TASK DESCRIPTION: Copy every one of the rows below word for word, leaving the pictures out of your answer.

DATA SECTION:
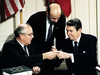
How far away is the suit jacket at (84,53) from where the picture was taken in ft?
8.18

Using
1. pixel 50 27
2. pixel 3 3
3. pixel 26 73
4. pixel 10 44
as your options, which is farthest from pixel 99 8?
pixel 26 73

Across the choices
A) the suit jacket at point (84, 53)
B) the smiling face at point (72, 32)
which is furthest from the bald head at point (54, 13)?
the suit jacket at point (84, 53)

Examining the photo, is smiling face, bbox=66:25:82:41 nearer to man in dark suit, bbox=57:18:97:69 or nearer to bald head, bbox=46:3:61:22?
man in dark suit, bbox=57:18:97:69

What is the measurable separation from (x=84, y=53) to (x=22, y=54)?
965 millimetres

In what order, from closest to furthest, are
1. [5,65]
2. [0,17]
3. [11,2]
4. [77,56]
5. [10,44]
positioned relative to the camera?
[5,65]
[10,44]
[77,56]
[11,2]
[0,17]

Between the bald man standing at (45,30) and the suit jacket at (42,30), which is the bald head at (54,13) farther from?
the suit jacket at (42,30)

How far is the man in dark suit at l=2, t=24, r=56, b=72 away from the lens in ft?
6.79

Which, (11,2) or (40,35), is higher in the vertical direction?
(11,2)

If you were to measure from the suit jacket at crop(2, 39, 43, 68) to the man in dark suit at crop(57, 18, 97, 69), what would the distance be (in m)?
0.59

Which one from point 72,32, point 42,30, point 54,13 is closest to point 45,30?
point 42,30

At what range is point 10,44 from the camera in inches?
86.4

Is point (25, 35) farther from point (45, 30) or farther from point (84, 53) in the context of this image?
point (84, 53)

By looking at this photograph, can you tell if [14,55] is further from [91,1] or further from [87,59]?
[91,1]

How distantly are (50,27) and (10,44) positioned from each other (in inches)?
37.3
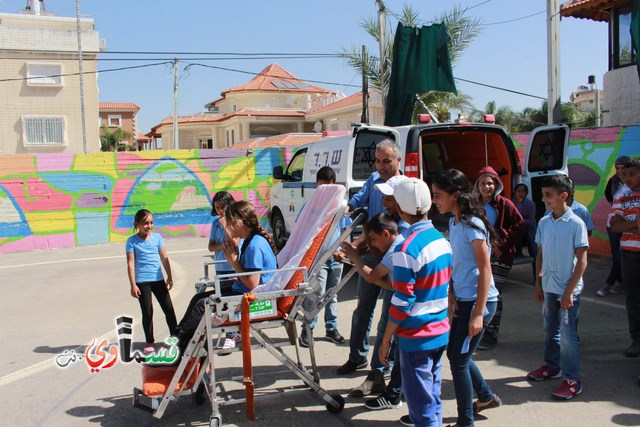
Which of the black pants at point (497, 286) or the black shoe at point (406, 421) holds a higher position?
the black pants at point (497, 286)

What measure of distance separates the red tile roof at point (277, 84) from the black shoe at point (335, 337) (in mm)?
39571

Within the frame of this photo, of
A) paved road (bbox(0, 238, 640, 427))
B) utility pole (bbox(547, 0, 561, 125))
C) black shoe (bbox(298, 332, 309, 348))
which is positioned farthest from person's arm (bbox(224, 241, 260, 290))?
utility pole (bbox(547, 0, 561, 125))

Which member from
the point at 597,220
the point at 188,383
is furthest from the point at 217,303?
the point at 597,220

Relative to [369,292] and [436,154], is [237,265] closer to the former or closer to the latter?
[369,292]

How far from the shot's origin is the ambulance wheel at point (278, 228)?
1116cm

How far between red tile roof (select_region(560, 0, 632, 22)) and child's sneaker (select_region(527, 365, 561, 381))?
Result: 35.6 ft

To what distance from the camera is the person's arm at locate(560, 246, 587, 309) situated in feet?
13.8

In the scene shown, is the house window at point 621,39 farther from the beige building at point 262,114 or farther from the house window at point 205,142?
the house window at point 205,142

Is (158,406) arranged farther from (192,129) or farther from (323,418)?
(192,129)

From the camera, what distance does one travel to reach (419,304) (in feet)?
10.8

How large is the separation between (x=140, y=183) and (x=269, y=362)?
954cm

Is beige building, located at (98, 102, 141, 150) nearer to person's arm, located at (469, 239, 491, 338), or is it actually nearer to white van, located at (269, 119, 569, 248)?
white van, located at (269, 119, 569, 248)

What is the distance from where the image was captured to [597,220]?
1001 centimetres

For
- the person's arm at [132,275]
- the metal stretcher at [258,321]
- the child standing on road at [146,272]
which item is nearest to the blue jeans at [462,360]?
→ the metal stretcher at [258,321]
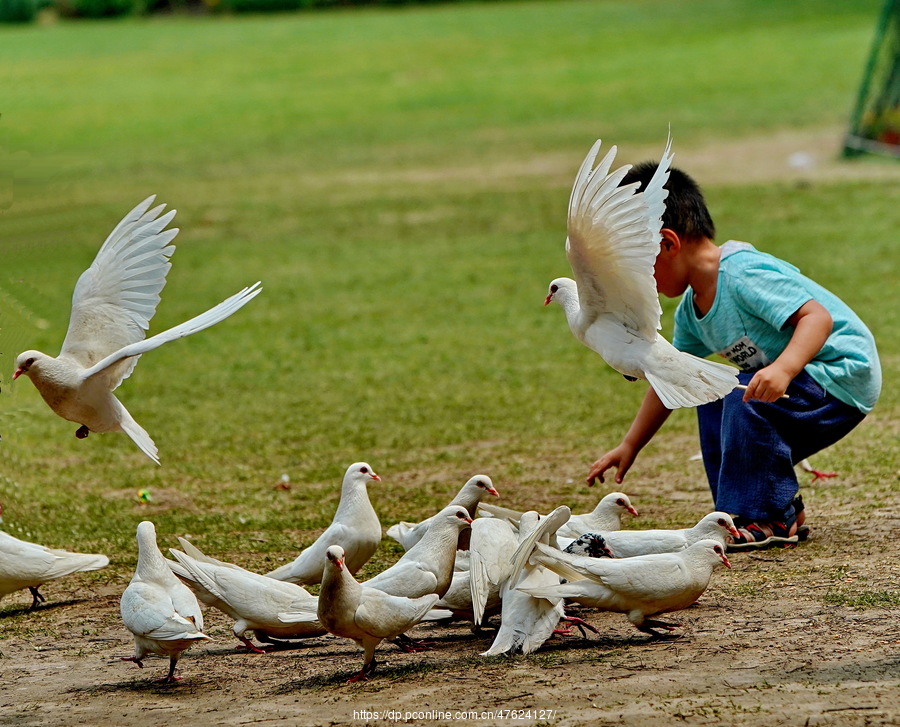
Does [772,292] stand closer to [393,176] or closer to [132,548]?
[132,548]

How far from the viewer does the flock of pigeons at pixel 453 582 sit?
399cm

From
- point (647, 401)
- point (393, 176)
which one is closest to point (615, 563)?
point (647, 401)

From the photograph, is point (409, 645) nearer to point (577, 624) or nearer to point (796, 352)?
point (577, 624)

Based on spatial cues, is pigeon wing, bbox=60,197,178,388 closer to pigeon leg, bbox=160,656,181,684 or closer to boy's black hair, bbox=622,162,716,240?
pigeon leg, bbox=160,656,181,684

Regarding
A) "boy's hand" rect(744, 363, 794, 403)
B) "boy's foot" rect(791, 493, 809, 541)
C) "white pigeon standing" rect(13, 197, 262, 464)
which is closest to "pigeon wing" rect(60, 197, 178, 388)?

OUTPUT FOR THIS TASK:
How far away is the suit jacket at (84,53) from where the picture was taken in ft?
8.18

Using
1. pixel 50 27
2. pixel 3 3
3. pixel 26 73
4. pixel 10 44
as your options, which is farthest from pixel 99 8?
pixel 26 73

Across the choices
A) the suit jacket at point (84, 53)
B) the smiling face at point (72, 32)
which is furthest from the bald head at point (54, 13)?
the suit jacket at point (84, 53)

Examining the photo, is smiling face, bbox=66:25:82:41 nearer to man in dark suit, bbox=57:18:97:69 or nearer to bald head, bbox=46:3:61:22?
man in dark suit, bbox=57:18:97:69

What is the measurable separation from (x=84, y=53) to (x=22, y=54)?
965 millimetres

In what order, from closest to furthest, are
1. [5,65]
2. [0,17]
3. [11,2]
4. [77,56]
5. [10,44]
positioned relative to the camera?
[5,65]
[10,44]
[77,56]
[11,2]
[0,17]

Between the bald man standing at (45,30) and the suit jacket at (42,30), which is the bald head at (54,13) farther from?
the suit jacket at (42,30)

How far is the man in dark suit at l=2, t=24, r=56, b=72 away from the lens in ft?
6.79

Which, (11,2) or (40,35), is higher in the vertical direction?
(11,2)

If you were to measure from the suit jacket at crop(2, 39, 43, 68) to the man in dark suit at crop(57, 18, 97, 69), what would the distance be (in m)?
0.59

Which one from point 72,32, point 42,30, point 54,13 is closest to point 45,30?
point 42,30

At what range is point 10,44 from the camera in inches?
86.4

Is point (25, 35) farther from point (45, 30) or farther from point (84, 53) in the context of this image?
point (84, 53)

By looking at this photograph, can you tell if [14,55] is further from [91,1] or further from [87,59]?
[91,1]

How distantly are (50,27) and (10,44) positioned from each other (in inches)?
37.3
Which of the black pants at point (497, 286) or the black shoe at point (406, 421) holds a higher position?
the black pants at point (497, 286)

What measure of distance separates the red tile roof at point (277, 84) from the black shoe at point (335, 337) (in mm)?
39571

Within the frame of this photo, of
A) paved road (bbox(0, 238, 640, 427))
B) utility pole (bbox(547, 0, 561, 125))
C) black shoe (bbox(298, 332, 309, 348))
which is positioned farthest from person's arm (bbox(224, 241, 260, 290))?
utility pole (bbox(547, 0, 561, 125))

Which member from
the point at 597,220
the point at 188,383
is furthest from the point at 217,303?
the point at 597,220

Relative to [369,292] and [436,154], is [237,265] closer to the former or closer to the latter?
[369,292]

How far from the shot's origin is the ambulance wheel at point (278, 228)?
1116cm

How far between red tile roof (select_region(560, 0, 632, 22)) and child's sneaker (select_region(527, 365, 561, 381))?
Result: 35.6 ft

To what distance from the camera is the person's arm at locate(560, 246, 587, 309) situated in feet?
13.8

In the scene shown, is the house window at point 621,39 farther from the beige building at point 262,114 or farther from the house window at point 205,142?
the house window at point 205,142

Is (158,406) arranged farther from (192,129) or farther from (323,418)?
(192,129)

From the camera, what distance does one travel to reach (419,304) (in feet)?
10.8

How large is the separation between (x=140, y=183) and (x=269, y=362)?
954cm

Is beige building, located at (98, 102, 141, 150) nearer to person's arm, located at (469, 239, 491, 338), or is it actually nearer to white van, located at (269, 119, 569, 248)?
white van, located at (269, 119, 569, 248)

What is the distance from where the image was captured to [597,220]?
1001 centimetres

For
- the person's arm at [132,275]
- the metal stretcher at [258,321]
- the child standing on road at [146,272]
which item is nearest to the blue jeans at [462,360]?
→ the metal stretcher at [258,321]
Does [772,292] stand closer to [393,176] or closer to [132,548]?
[132,548]

How far from the viewer does the flock of pigeons at pixel 453 582 sit?
399cm

From
- point (647, 401)
- point (393, 176)
which one is closest to point (615, 563)?
point (647, 401)

From the photograph, is point (409, 645) nearer to point (577, 624) or nearer to point (796, 352)?
point (577, 624)

Based on spatial cues, is pigeon wing, bbox=60,197,178,388 closer to pigeon leg, bbox=160,656,181,684 or closer to boy's black hair, bbox=622,162,716,240?
pigeon leg, bbox=160,656,181,684

Regarding
A) "boy's hand" rect(744, 363, 794, 403)
B) "boy's foot" rect(791, 493, 809, 541)
C) "white pigeon standing" rect(13, 197, 262, 464)
which is closest to "pigeon wing" rect(60, 197, 178, 388)?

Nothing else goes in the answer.